Mycoplasma pneumonia (MP) is a contagious respiratory infection that spreads easily through contact with respiratory fluids. It can cause epidemics.
MP is known as an atypical pneumonia and is sometimes called “walking pneumonia.” It spreads quickly in crowded areas, such as schools, college campuses, and nursing homes. When an infected person coughs or sneezes, moisture containing the MP bacteria is released into the air. Uninfected people in their environment can easily breathe the bacteria in.
Up to one 5th of all lung infections that people develop in their community (outside of a hospital) are caused by Mycoplasma pneumoniae bacteria. The bacteria can cause tracheobronchitis (chest colds), sore throats, and ear infections as well as pneumonia.
A dry cough is the most common sign of infection. Untreated or severe cases can affect the brain, heart, peripheral nervous system, skin, and kidneys and cause hemolytic anemia In rare cases, MP is fatal.
Early diagnosis is difficult because there are few unusual symptoms. As MP progresses, imaging and laboratory tests may be able to detect it. Doctors use antibiotics to treat MP. You may need IV antibiotics if oral antibiotics don’t work or if the pneumonia is severe.
The Mycoplasma pneumonia bacterium is one of the most recognized of all human pathogens. There are over 200 different known species. Most people with respiratory infections caused by Mycoplasma pneumoniae don’t develop pneumonia. Once inside the body, the bacterium can attach itself to your lung tissue and multiply until a full infection develops. Most cases of mycoplasma pneumonia are mild.
In many healthy adults, the immune system can fight off MP before it grows into an infection. Those most at risk include:
- older adults
- people who have diseases that compromise their immune system, such as HIV, or who are on chronic steroids, immunotherapy, or chemotherapy
- people who have lung disease
- people who have sickle cell disease
- children younger than age.
How is mycoplasma pneumonia diagnosed?
MP usually develops without noticeable symptoms for the first one to three weeks after exposure. Early-stage diagnosis is difficult because the body doesn’t instantly reveal an infection.

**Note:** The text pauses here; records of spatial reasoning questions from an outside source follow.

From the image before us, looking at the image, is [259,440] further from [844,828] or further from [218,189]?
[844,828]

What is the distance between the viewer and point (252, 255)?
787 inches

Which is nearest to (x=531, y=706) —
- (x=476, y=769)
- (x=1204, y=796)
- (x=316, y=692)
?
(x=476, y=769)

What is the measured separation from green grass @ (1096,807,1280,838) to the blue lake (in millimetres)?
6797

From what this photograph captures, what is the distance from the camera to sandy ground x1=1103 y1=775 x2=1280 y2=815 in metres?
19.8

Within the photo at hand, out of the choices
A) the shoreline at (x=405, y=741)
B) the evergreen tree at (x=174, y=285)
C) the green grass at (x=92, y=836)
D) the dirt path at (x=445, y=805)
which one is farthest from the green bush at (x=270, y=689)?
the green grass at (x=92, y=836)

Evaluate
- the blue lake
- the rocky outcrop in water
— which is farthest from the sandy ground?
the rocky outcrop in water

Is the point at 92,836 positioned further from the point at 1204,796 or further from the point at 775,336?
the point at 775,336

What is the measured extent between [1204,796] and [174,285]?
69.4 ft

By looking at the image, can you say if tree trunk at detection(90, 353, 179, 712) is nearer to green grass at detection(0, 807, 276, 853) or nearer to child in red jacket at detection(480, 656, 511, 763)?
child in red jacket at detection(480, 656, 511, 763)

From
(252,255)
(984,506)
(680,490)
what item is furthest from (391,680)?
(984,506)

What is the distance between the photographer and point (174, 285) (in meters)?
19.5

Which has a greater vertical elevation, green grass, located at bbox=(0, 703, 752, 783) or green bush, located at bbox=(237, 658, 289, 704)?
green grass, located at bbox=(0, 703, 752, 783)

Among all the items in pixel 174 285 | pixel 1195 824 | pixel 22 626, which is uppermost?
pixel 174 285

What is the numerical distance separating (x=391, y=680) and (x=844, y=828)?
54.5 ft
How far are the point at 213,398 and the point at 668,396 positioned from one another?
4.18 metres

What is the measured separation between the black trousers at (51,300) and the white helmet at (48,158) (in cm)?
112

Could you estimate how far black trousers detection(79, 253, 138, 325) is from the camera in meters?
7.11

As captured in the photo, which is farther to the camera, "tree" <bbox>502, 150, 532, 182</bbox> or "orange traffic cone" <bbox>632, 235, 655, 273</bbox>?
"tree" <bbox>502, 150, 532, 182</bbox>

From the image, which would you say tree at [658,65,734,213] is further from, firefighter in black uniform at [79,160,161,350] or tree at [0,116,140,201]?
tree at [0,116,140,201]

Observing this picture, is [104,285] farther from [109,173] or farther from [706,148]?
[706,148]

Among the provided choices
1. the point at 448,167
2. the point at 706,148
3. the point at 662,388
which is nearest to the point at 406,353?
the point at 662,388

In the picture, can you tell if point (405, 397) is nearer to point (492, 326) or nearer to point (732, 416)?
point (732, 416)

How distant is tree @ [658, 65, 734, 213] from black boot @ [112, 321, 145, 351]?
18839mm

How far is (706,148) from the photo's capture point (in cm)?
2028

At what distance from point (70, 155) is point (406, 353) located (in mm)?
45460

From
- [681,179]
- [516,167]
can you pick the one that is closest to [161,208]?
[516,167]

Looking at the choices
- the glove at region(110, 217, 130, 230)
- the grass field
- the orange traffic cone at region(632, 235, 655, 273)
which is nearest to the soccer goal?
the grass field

As previously mentioned, the infection can manifest outside of your lung. If this happens, signs of infection may include the breakup of red blood cells, a skin rash and joint involvement. Medical testing can show evidence of an MP infection three to seven days after the first symptoms appear.
In order to make a diagnosis, your doctor uses a stethoscope to listen for any abnormal sounds in your breathing. A x-ray of the chest and a CT scan may also help your doctor to make a diagnosis. Your doctor may order blood tests to confirm the infection.
Antibiotics are the first line of treatment for MP. Children get different antibiotics than adults to prevent potentially dangerous side effects.